— begin Provided data —
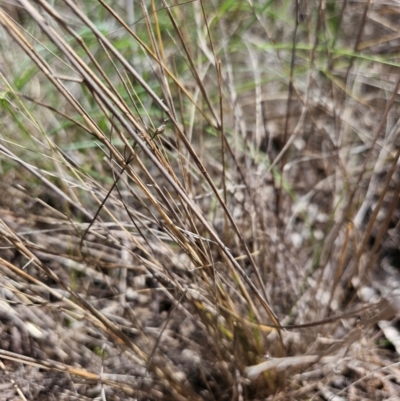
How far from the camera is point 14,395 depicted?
0.96 meters

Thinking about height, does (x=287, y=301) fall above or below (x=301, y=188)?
below

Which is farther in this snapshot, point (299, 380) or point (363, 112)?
point (363, 112)

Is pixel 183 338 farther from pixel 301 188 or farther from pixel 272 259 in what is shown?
pixel 301 188

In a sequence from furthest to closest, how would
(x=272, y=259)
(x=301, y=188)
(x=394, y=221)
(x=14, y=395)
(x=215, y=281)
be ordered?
(x=301, y=188), (x=394, y=221), (x=272, y=259), (x=14, y=395), (x=215, y=281)

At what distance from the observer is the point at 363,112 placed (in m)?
1.48

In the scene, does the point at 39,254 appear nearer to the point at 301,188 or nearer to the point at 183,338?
the point at 183,338

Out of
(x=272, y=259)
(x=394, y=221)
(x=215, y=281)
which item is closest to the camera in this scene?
(x=215, y=281)

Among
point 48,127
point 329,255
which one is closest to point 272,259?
point 329,255

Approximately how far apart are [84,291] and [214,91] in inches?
25.7

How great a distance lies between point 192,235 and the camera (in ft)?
2.38

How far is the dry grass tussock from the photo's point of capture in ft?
2.52

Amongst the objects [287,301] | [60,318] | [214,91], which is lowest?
[287,301]

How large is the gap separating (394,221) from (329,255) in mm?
401

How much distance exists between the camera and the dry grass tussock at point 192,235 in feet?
2.52
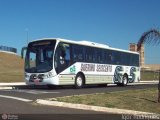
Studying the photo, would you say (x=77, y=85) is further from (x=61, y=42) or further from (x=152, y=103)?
(x=152, y=103)

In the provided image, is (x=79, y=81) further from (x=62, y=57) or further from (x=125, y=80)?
(x=125, y=80)

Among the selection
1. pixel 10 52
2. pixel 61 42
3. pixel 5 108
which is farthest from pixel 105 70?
pixel 10 52

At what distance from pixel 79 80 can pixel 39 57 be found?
3355 millimetres

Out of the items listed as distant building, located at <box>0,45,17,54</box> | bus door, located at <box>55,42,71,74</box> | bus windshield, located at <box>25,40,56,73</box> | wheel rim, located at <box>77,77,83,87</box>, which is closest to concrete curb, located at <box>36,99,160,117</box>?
bus door, located at <box>55,42,71,74</box>

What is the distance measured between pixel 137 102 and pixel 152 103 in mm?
599

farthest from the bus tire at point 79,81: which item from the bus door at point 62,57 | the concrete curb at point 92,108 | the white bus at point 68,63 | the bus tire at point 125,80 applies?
the concrete curb at point 92,108

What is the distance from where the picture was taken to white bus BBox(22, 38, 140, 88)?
26453 millimetres

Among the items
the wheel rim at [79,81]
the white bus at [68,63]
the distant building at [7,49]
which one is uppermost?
the distant building at [7,49]

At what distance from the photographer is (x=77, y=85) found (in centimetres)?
2834

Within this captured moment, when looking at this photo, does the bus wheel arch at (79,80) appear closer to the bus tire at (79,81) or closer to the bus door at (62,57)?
the bus tire at (79,81)

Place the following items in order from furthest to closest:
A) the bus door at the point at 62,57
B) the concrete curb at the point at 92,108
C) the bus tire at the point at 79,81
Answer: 1. the bus tire at the point at 79,81
2. the bus door at the point at 62,57
3. the concrete curb at the point at 92,108

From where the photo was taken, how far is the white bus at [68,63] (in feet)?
86.8

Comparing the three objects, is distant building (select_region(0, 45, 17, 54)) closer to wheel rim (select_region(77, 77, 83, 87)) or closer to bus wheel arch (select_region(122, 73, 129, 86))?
bus wheel arch (select_region(122, 73, 129, 86))

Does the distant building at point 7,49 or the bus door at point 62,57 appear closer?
the bus door at point 62,57
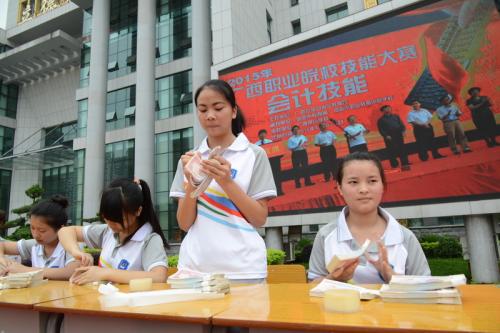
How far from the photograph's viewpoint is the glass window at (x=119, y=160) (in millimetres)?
14961

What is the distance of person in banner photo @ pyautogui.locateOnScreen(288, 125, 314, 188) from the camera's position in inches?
358

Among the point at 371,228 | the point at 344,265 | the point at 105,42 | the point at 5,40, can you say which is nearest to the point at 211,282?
the point at 344,265

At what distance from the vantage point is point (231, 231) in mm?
1676

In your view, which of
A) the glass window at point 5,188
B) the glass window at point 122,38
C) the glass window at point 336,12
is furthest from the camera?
the glass window at point 5,188

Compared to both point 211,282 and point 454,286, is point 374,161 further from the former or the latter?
point 211,282

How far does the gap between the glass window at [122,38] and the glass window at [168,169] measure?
3.96 meters

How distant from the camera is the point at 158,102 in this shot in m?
14.6

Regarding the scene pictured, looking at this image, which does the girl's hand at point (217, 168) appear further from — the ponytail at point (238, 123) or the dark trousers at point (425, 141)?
the dark trousers at point (425, 141)

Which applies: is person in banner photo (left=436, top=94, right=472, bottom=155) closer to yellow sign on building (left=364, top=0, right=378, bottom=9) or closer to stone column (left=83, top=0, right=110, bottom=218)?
yellow sign on building (left=364, top=0, right=378, bottom=9)

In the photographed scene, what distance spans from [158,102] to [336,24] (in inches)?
319

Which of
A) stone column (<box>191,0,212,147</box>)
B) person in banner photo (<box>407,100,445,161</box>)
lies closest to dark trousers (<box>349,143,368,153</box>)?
person in banner photo (<box>407,100,445,161</box>)

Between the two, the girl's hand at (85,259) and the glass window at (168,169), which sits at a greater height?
the glass window at (168,169)

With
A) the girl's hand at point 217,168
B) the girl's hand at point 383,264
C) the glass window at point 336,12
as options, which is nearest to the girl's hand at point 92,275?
the girl's hand at point 217,168

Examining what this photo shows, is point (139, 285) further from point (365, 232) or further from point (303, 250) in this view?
point (303, 250)
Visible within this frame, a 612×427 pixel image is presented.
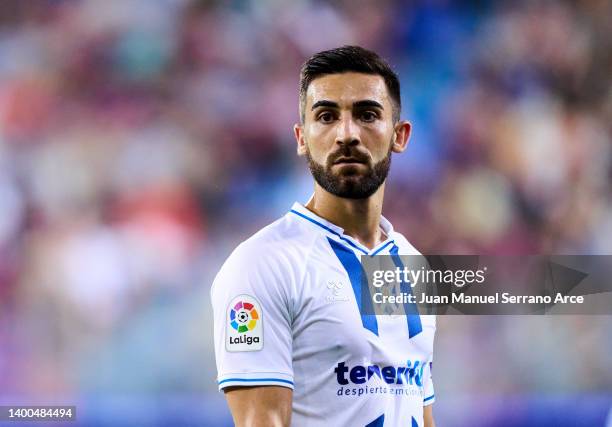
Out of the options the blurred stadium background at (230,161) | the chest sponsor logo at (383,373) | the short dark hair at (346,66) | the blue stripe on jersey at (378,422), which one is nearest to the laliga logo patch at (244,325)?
the chest sponsor logo at (383,373)

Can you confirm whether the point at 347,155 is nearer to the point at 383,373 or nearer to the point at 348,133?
the point at 348,133

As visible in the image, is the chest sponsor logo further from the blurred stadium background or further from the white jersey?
the blurred stadium background

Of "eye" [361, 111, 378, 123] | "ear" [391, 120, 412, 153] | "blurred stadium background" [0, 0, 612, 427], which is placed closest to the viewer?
"eye" [361, 111, 378, 123]

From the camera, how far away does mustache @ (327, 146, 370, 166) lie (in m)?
1.86

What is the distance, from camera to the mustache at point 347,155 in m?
1.86

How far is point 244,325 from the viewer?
5.50 feet

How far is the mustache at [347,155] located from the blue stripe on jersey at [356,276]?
0.61 ft

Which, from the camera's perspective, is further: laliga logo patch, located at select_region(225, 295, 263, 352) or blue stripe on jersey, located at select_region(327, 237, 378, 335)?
blue stripe on jersey, located at select_region(327, 237, 378, 335)

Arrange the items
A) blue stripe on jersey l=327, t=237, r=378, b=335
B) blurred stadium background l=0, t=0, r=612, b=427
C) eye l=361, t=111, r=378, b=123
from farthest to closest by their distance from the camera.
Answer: blurred stadium background l=0, t=0, r=612, b=427 → eye l=361, t=111, r=378, b=123 → blue stripe on jersey l=327, t=237, r=378, b=335

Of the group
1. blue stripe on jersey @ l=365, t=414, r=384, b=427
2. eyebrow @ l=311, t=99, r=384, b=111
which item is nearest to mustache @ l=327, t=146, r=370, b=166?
eyebrow @ l=311, t=99, r=384, b=111

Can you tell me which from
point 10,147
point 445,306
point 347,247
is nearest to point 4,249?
point 10,147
— end Provided data —
### Problem
Reproduce the stretch of the listing above from the line containing "What is the distance, from" through the final line of the listing, copying each line unchanged.

### Output
What is the distance, from camera to the mustache at point 347,155 in m?
1.86

How far is point 244,325 from the viewer?
5.50 feet

How far is the mustache at [347,155] located from the blue stripe on jersey at [356,276]?
0.61 ft

Which, from the camera's perspective, is further: laliga logo patch, located at select_region(225, 295, 263, 352) or blue stripe on jersey, located at select_region(327, 237, 378, 335)?
blue stripe on jersey, located at select_region(327, 237, 378, 335)

Arrange the items
A) blue stripe on jersey l=327, t=237, r=378, b=335
B) blurred stadium background l=0, t=0, r=612, b=427
C) eye l=361, t=111, r=378, b=123
from farthest to closest by their distance from the camera.
Answer: blurred stadium background l=0, t=0, r=612, b=427 → eye l=361, t=111, r=378, b=123 → blue stripe on jersey l=327, t=237, r=378, b=335

Of the group
1. blue stripe on jersey @ l=365, t=414, r=384, b=427
2. eyebrow @ l=311, t=99, r=384, b=111
which item is nearest to mustache @ l=327, t=146, r=370, b=166?
eyebrow @ l=311, t=99, r=384, b=111

Can you tell me which from
point 10,147
point 445,306
point 347,247
is nearest to point 4,249?
point 10,147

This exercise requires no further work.